→ **PAGE EXTRACT**:
October 3rd, 2007 @ 12:35 pm

4 Comments

Categories: General, Management, Marketing

Tags: Consumer, Innovation, Beta, Leadership, Strategy, Management, Jessica Stillman

the Digital World “Always in Beta”Today we mentioned that Craigslist CEO, Jim Buckmaster, will be answering questions on the always engaging Freakonomics blog. One of the principles of his management philosophy:

  • Put speed over perfection: “Get something out there. Do it, even if it isn’t perfect.”

Buckmaster is not alone in focusing on getting something out there, even if it’s less than perfect. A panel discussion with Manish Mehta, Dell’s Director of Global eCommerce, and Stan Joosten, an “Innovation Manager” with P&G, on the issue will take place at Forrester’s Consumer Forum in Chicago next week. The idea behind the panel:

“Innovation isn’t limited to R+D rooms anymore. The Web 2.0 movement—powered by scrappy start-ups such as Twitter, Malhalo and even YouTube have proven that innovation often happens in iterations. Build, launch, tweak, measure, and repeat… Digital experiences seem to be “always in beta”—learning and evolving along the way.”

Records from a data collection:
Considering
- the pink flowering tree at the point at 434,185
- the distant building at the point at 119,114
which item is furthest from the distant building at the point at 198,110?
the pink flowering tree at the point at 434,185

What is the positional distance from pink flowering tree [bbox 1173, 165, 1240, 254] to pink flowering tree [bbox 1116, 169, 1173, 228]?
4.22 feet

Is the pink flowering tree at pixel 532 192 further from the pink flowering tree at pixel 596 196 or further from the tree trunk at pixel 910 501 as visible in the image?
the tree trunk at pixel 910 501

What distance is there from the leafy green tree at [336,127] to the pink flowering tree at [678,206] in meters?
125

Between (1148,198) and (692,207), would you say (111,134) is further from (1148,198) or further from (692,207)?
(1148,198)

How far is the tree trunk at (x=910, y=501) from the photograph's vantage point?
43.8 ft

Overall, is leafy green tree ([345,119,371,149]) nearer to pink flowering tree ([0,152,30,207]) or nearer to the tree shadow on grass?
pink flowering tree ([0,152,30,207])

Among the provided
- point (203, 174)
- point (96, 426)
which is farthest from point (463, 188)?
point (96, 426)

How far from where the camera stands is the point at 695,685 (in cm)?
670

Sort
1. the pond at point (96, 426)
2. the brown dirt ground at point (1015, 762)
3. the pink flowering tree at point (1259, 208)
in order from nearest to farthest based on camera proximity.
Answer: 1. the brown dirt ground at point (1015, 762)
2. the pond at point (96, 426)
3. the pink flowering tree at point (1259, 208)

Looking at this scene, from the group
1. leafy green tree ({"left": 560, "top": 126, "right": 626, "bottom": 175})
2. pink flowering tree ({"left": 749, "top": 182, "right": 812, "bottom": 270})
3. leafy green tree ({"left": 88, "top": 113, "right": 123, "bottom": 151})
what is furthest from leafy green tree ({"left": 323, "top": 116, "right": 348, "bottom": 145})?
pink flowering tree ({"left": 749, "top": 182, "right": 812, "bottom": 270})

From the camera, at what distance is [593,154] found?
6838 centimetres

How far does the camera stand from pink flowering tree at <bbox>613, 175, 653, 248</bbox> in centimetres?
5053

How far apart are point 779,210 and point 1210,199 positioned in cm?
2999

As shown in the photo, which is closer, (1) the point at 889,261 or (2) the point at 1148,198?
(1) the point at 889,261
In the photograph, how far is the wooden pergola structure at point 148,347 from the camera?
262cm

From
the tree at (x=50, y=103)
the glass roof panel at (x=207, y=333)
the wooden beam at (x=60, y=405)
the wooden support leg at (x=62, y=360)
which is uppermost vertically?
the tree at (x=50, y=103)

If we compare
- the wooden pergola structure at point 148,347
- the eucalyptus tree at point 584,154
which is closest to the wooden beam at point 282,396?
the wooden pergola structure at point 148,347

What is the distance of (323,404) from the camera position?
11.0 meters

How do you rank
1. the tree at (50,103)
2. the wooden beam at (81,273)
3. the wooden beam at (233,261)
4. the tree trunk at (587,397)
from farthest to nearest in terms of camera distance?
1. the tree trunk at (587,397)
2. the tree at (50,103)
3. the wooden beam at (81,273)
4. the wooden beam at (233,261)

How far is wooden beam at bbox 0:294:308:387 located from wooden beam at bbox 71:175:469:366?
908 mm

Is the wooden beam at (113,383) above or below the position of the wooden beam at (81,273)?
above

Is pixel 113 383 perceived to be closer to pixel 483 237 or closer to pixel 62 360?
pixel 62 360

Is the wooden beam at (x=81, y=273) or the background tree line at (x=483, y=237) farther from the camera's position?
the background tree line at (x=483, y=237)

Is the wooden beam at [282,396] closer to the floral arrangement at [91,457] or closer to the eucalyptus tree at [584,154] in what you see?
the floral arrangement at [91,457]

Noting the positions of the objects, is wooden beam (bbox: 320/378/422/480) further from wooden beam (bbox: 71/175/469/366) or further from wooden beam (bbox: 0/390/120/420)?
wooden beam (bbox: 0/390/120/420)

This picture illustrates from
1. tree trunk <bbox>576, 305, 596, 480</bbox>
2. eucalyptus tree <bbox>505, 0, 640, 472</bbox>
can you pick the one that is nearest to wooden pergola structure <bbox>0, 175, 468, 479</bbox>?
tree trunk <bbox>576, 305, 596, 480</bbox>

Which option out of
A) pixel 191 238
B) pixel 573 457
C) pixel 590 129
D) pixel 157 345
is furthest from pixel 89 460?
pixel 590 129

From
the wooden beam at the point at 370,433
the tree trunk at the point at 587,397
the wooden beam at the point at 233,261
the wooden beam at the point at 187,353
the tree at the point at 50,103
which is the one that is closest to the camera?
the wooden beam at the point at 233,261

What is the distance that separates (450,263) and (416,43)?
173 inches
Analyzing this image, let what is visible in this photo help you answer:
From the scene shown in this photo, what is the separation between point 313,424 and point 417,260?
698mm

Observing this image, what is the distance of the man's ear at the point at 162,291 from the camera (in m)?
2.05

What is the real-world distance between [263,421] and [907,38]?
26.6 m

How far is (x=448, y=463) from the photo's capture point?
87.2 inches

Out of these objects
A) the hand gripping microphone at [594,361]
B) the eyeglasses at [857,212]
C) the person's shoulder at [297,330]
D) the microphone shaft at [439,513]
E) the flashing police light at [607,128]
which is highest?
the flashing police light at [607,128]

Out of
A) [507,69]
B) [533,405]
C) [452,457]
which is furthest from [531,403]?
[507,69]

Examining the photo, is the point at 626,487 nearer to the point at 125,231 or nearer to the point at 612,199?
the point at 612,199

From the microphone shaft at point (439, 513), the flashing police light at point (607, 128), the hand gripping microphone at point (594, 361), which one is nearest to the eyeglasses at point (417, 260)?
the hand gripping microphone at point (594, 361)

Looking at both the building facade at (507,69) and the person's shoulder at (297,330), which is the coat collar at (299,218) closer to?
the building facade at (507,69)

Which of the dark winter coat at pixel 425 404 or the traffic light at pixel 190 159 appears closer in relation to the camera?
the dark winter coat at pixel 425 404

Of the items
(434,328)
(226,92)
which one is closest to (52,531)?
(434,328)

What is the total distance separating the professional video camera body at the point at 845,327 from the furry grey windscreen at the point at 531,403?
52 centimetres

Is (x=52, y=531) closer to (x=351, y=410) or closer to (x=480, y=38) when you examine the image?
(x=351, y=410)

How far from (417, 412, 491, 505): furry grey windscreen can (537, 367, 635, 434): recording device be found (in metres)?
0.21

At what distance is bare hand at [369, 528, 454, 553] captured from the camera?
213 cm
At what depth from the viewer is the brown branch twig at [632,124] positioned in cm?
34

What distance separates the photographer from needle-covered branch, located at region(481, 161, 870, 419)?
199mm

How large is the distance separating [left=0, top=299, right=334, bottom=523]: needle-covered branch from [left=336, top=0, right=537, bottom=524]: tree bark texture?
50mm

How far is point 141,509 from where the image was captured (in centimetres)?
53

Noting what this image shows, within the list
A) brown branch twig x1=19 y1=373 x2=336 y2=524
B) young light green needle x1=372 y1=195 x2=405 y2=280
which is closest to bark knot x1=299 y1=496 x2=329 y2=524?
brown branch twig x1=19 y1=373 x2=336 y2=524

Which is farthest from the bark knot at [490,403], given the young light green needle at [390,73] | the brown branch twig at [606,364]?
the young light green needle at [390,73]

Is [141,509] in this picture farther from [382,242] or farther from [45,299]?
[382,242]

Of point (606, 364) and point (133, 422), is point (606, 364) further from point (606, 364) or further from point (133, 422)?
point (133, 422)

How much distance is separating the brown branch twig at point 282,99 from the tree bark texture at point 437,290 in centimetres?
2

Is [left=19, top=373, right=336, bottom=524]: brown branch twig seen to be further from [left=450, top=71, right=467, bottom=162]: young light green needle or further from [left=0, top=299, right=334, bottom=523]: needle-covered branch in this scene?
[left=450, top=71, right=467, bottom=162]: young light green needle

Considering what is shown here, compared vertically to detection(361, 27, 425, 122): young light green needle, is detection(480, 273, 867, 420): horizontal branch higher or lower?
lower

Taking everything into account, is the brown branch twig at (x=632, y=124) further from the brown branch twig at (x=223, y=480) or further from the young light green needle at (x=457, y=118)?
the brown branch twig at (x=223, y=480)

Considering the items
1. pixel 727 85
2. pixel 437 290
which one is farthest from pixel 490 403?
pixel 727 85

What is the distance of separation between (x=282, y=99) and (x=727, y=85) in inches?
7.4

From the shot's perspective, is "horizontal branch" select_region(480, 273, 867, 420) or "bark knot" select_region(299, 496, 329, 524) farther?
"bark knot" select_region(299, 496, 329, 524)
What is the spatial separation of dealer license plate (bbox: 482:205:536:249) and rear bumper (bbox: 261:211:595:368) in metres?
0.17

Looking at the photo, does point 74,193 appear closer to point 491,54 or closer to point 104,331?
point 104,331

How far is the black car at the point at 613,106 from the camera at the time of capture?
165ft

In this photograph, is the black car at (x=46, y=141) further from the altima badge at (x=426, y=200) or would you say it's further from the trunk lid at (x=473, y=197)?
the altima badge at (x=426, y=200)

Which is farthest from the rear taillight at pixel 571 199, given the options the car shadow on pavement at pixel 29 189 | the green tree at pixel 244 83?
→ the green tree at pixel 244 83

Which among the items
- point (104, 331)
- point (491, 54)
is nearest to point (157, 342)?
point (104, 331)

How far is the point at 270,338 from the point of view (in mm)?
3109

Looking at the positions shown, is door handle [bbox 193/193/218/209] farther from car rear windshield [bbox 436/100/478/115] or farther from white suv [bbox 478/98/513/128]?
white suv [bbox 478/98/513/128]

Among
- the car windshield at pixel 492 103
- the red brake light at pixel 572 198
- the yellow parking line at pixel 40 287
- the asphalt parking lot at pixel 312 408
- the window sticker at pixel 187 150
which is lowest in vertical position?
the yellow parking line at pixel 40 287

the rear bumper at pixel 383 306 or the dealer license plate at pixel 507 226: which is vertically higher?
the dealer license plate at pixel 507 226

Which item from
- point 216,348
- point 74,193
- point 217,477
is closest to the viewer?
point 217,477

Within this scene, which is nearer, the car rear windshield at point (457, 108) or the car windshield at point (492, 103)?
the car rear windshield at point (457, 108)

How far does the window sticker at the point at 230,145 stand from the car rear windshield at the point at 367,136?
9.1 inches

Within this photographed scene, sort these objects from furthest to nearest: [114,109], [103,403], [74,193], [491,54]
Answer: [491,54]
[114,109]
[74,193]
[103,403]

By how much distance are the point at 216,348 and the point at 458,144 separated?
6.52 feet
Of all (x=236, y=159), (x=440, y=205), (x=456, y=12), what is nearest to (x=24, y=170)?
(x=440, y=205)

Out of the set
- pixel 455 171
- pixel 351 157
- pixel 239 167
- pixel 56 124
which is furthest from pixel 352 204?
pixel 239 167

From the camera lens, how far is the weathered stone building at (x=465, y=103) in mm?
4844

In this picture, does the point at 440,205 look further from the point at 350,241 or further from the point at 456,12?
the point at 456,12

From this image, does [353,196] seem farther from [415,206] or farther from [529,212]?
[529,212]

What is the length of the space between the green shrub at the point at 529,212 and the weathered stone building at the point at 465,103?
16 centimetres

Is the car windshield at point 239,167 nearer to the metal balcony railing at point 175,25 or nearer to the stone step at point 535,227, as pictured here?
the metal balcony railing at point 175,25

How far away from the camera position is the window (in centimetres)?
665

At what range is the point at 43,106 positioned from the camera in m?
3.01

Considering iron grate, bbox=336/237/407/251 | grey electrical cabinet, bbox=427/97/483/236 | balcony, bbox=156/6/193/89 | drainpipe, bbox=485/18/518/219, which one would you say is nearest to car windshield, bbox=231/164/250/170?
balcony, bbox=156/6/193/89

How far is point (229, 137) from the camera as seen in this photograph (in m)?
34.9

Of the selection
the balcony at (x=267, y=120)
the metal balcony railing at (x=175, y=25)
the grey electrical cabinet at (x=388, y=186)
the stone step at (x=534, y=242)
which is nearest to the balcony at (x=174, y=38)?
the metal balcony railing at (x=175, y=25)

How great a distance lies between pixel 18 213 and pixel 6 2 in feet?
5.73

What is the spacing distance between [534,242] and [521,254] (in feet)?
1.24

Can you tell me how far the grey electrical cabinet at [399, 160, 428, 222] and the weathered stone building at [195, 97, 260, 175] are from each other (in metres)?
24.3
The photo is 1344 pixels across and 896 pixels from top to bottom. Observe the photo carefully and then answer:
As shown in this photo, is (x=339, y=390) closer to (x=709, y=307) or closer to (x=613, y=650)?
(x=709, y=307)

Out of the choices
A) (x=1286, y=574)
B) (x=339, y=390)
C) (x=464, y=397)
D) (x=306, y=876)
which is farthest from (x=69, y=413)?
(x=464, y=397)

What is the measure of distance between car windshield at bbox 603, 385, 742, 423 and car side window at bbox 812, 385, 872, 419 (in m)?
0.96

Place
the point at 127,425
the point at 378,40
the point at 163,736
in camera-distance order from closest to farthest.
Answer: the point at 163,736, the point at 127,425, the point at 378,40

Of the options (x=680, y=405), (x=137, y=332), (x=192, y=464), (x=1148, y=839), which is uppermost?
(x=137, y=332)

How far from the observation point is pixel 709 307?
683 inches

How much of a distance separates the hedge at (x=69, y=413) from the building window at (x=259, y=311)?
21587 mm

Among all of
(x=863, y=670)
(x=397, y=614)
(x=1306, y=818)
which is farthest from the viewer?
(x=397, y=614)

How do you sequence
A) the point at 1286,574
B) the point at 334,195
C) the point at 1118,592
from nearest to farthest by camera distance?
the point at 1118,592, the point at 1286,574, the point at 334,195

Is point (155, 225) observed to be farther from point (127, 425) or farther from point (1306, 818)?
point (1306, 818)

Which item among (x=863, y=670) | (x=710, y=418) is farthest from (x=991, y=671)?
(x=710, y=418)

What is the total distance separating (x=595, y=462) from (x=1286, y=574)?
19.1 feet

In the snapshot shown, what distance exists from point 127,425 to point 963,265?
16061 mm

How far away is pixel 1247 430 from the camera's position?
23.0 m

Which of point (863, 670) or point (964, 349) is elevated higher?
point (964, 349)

→ **GOAL A**:
What title does Manish Mehta hold, according to the post about the "always in beta" approach?
→ **GOAL B**:
Continue the post about the "always in beta" approach from where it stops.

→ **TASK RESPONSE A**:
Director of Global eCommerce at Dell.

→ **TASK RESPONSE B**:
While perfectionists and control freaks twitch in discomfort at the idea, with the pace of business now so fast, speed often trumps the need for a flawless release. Plus, with innovation at a premium, requiring perfection can stifle people’s willingness to play and solve problems creatively.

As David Armano has pointed out in Business Week, consumers are not really consumers anymore. Not only do they consume products, they also want to interact actively with them. The message traffic that used to flow one-way from marketers to consumers, now moves two ways. It’s a conversation which requires companies who want to appear responsive to consumer back chatter to tweak and revamp their products and marketing rapidly. What’s this mean? More and more initiatives are always in beta.

(Image of I Am Beta Sign by matiasjajaja, CC 2.0)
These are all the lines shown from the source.